* **Bagian Teks**
^^^^^^^^
Senin 07 Jul 2014 16:00 WIB

Kicak Pasar Sore Kauman

Red: operator

Bercita manis dan gurih, kudapan ini hanya dibuat pada bulan Ramadhan.

Di banyak daerah di Indonesia, Ramadhan senantiasa memunculkan fenomena pasar takjil. Begitu pun di Yogyakarta. Di kota pelajar ini, terdapat pasar kaget yang menjajakan aneka takjil dan sajian berbuka puasa. Salah satunya adalah Pasar Sore Ramadhan Kauman.

Sesuai namanya, pasar sore ini berlokasi di Kampung Kauman, tak jauh dari kawasan Malioboro, Yogyakarta. Jika dibandingkan dengan pasar takjil lainnya, seperti pasar takjil lembah UGM yang membentang di area sepanjang kurang lebih 1 kilometer Pasar Sore Kauman ''nyempil'' di lorong gang yang panjangnya 100 meter.

Di lorong gang yang tak begitu panjang itu, 50 pedagang berderet menjajakan aneka makanan. Ada yang berjualan makanan kecil, seperti kicak, carang gesing, jadah manten, risoles, kue lumpur, pastel, panada, siomay, batagor, dan lainnya. Ada pula yang menjajakan aneka lauk-pauk, mulai dari mangut lele, bronkos, garang asem, sambal goreng krecek, telur balado, bakmi, pecel, sampai tempe bacem.
^^^^^^^^
* **Catatan yang Ditampilkan**
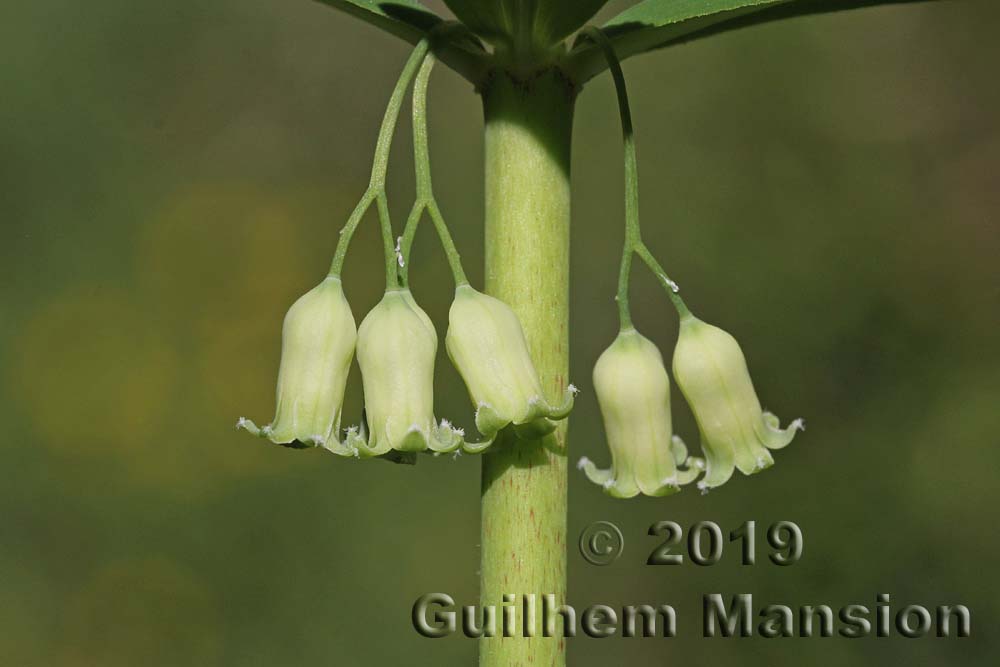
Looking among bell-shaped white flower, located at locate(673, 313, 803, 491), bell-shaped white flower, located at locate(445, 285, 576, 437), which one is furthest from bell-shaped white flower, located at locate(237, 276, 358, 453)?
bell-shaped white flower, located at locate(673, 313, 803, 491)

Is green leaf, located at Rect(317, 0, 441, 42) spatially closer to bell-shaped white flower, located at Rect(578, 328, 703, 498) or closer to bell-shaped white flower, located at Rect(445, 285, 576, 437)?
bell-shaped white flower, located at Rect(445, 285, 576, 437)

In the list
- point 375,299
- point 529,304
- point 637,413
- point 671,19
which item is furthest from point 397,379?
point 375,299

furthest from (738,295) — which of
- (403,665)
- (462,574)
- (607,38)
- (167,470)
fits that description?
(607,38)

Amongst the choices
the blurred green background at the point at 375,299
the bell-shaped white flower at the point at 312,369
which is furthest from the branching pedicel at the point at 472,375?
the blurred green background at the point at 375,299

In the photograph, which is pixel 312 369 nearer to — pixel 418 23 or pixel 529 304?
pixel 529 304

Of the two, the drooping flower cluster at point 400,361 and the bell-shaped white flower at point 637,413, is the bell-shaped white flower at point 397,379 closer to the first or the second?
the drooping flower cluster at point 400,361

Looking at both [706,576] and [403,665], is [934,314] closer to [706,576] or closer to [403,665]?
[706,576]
^^^^^^^^
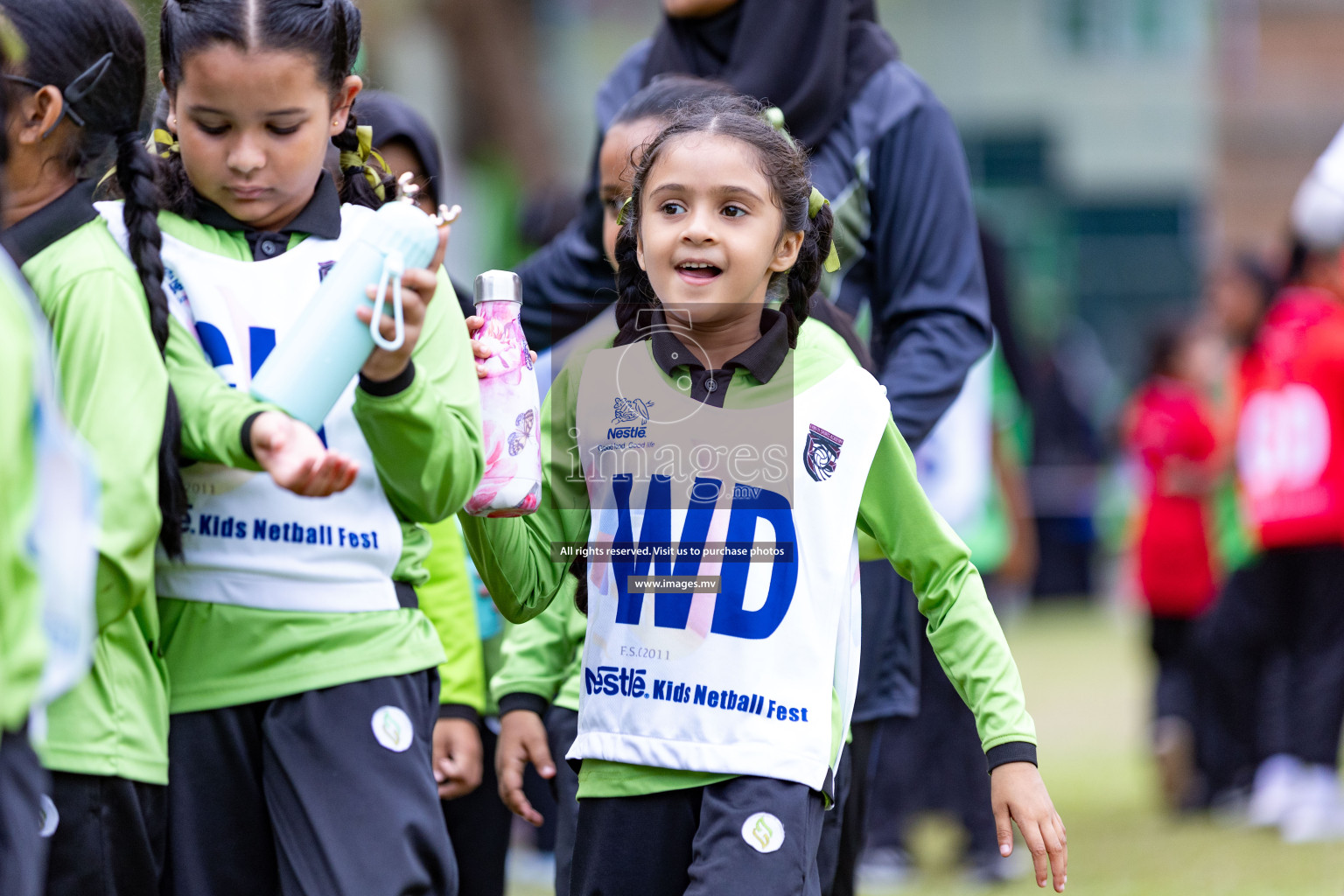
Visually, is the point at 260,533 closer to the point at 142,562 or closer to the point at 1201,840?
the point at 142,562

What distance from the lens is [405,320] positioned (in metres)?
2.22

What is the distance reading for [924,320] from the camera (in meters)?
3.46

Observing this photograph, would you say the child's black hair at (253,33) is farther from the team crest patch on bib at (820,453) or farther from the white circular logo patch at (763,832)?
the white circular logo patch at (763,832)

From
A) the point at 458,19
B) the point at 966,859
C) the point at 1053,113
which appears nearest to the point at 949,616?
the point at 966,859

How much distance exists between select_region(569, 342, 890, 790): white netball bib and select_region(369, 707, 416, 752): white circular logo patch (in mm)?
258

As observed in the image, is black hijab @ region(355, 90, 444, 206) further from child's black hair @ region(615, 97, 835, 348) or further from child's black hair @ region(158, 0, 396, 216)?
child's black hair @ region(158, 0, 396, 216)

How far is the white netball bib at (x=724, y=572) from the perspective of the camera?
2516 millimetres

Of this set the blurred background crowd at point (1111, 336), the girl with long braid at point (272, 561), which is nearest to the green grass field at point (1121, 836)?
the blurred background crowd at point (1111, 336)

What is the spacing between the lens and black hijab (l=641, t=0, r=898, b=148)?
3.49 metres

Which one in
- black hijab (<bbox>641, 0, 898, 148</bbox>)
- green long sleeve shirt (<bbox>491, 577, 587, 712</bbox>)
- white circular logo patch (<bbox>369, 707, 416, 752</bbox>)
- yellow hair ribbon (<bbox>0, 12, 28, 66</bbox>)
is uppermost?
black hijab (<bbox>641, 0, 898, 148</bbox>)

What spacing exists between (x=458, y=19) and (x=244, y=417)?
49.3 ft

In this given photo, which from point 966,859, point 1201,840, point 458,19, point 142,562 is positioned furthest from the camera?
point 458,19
^^^^^^^^
* **Latihan**
A – Tentukan apakah setiap pernyataan berikut sesuai dengan teks tentang Pasar Sore Kauman, lalu jawab ya atau tidak disertai kutipan persis dari teks yang menjadi dasarnya: (i) Pasar Sore Kauman terletak tidak jauh dari kawasan Malioboro; (ii) pasar takjil lembah UGM membentang sepanjang sekitar 100 meter; (iii) di lorong gang Pasar Sore Kauman berderet 50 pedagang.
B – Lanjutkan teks tentang Pasar Sore Kauman mulai dari kalimat terakhirnya.

* **Jawaban Tiap Tugas**
A –
(i) Ya: "tak jauh dari kawasan Malioboro, Yogyakarta".
(ii) Tidak: "membentang di area sepanjang kurang lebih 1 kilometer".
(iii) Ya: "50 pedagang berderet menjajakan aneka makanan".

B –
Pengelola Pasar Sore Kauman menyediakan 50 meja dan tenda untuk para pedagang. Dengan demikian, pedagang datang dan membawa dagangannya. ''Setiap kaplingnya ditarik sewa Rp 150 ribu selama satu bulan," kata Edy Purnomo, petugas dari Seksi Bangunan dan Kapling Pasar Sore Kauman kepada Republika, belum lama ini.

Karena berada di gang sempit, jangan kaget jika pembeli berdesak-desakan saat berjalan dan memilih makanan. Kondisi yang kurang nyaman ini tak membuat mereka kapok. Sedikit ketidaknyamanan itu mereka anggap sebagai perjuangan mendapatkan beragam makanan lezat dengan harga terjangkau.

Meski sepintas tampak sederhana, pasar sore ini sungguh menggoda. Ragam makanan yang dijual di sana membuatnya disesaki warga yang ingin mencari hidangan lezat untuk berbuka. Tak hanya warga setempat, pasar ini menjadi destinasi wisata kuliner di Kota Gudeg.

Selain cita rasa makanan yang dijajakan, ada sejumlah hal yang membuat pasar sore ini begitu tersohor. Salah satunya, karena lokasinya di Kauman, sebuah kampung yang menjadi tempat kelahiran organisasi kemasyarakatan (ormas) besar di negeri kita, Muhammadiyah.

Pasar ini pun beroperasi sejak 1973. Karena itu, tak berlebihan jika pasar ini disebut sebagai pasar takjil yang legendaris. Citra ''legendaris'' yang tersemat pada pasar ini membuatnya memiliki magnet menarik pembeli.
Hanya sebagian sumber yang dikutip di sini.